:: Prompt 1 ::
In the thread about Python multiprocessing, how long does the parallel run take?
:: Prompt 2 ::
Translate this sentence from the multiprocessing thread into Spanish: "Starting processes is slow, even on a modern OS."
:: Prompt 3 ::
Copy the stretch of the multiprocessing thread from "Reputation: 3862" through "f(np.arange(1000))".

:: Text extract ::
— start —

Reputation: 3862
I have 2 sockets with each 20 cores so I would like to speed up some processes. But multiprocess are always slower than the serial "approach". Is there a reason for that? Am I not doing this the most efficient way? Is it due to a lack of communication (pipe or queue) between processes?
import time
from multiprocessing import Pool
import numpy as np
#Classical approach by serial
startime = time.time()
def f(x):
return np.sqrt(x)
f(np.arange(1000))
print("---%s seconds ---" % (time.time() - startime))
#Multiprocess test
startime = time.time()
if __name__ == '__main__':
p = Pool(40)
test = p.map(np.sqrt,np.arange(1000),chunksize=1)
print("---%s seconds ---" % (time.time() - startime))
---- EDIT ---
With parallel i need 2.92 sec and in serial i need less 1 sec...
Upvotes: 0
Views: 758
Reputation: 40894
Starting processes is slow, even on a modern OS. Calculating 1000 square roots is blazing fast on modern hardware.
To reap benefits of parallel processing, you have to spend much more time on actual computation than on starting things up. Try computing something more expensive, like 1000 bcrypt
s, or slow, like hitting 1000 different URLs.
With compute-intensive tasks, where every process eats 100% CPU, there's no point to have more processes than CPU cores.
Upvotes: 1

— end —

:: Rows ::
— start —

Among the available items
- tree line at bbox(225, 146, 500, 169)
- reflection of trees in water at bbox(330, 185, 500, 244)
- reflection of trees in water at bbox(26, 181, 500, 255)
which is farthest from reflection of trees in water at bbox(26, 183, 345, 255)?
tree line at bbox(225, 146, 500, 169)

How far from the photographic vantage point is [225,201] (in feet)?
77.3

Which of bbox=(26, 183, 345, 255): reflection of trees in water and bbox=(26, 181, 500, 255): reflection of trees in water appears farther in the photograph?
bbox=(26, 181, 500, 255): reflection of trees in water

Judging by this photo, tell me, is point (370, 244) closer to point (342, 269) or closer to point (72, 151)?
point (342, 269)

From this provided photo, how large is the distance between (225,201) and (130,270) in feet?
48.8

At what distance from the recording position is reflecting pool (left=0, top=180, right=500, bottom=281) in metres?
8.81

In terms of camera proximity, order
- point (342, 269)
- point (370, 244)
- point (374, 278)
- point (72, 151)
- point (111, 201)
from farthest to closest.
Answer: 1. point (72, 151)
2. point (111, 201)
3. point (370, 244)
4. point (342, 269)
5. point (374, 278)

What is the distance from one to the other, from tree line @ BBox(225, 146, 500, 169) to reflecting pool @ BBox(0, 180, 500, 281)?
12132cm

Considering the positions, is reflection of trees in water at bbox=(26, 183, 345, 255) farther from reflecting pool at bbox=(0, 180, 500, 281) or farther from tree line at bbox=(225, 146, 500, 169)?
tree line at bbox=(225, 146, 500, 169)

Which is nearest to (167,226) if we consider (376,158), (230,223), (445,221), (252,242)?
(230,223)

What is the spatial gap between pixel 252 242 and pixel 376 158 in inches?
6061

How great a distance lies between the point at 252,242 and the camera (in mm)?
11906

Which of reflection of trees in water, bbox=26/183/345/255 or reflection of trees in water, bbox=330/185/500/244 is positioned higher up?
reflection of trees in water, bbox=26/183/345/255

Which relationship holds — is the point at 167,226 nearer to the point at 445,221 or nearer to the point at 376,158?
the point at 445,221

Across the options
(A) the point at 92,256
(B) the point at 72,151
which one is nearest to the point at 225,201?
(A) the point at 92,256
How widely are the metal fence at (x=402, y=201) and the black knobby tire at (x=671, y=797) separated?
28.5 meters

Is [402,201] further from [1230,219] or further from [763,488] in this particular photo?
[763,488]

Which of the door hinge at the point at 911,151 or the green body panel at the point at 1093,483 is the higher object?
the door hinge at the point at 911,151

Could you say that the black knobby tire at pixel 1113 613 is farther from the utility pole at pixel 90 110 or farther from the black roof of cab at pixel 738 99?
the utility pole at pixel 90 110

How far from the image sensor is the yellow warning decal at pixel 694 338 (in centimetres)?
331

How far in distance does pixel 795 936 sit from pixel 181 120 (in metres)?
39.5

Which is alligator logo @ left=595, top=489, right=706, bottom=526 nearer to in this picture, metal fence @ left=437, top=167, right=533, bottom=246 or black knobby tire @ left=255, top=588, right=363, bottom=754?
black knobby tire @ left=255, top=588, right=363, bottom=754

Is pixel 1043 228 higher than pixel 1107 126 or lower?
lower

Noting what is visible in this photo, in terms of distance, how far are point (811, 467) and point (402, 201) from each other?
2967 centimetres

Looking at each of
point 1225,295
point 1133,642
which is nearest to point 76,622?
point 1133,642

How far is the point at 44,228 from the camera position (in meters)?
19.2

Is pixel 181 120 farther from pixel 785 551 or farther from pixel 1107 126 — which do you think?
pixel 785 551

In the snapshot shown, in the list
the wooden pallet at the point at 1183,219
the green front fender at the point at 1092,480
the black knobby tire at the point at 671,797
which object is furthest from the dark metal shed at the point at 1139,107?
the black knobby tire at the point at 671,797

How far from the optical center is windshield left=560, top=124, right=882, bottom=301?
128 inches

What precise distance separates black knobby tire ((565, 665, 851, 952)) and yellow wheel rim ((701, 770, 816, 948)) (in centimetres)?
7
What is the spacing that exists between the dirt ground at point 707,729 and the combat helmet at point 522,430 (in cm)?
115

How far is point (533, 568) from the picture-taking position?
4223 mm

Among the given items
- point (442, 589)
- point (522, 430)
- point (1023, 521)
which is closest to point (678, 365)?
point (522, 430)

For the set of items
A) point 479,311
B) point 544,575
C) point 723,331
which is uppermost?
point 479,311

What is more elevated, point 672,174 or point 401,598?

— end —

:: Complete response 1 ::
The parallel run takes 2.92 seconds.

:: Complete response 2 ::
Iniciar procesos es lento, incluso en un sistema operativo moderno.

:: Complete response 3 ::
Reputation: 3862
I have 2 sockets with each 20 cores so I would like to speed up some processes. But multiprocess are always slower than the serial "approach". Is there a reason for that? Am I not doing this the most efficient way? Is it due to a lack of communication (pipe or queue) between processes?
import time
from multiprocessing import Pool
import numpy as np
#Classical approach by serial
startime = time.time()
def f(x):
return np.sqrt(x)
f(np.arange(1000))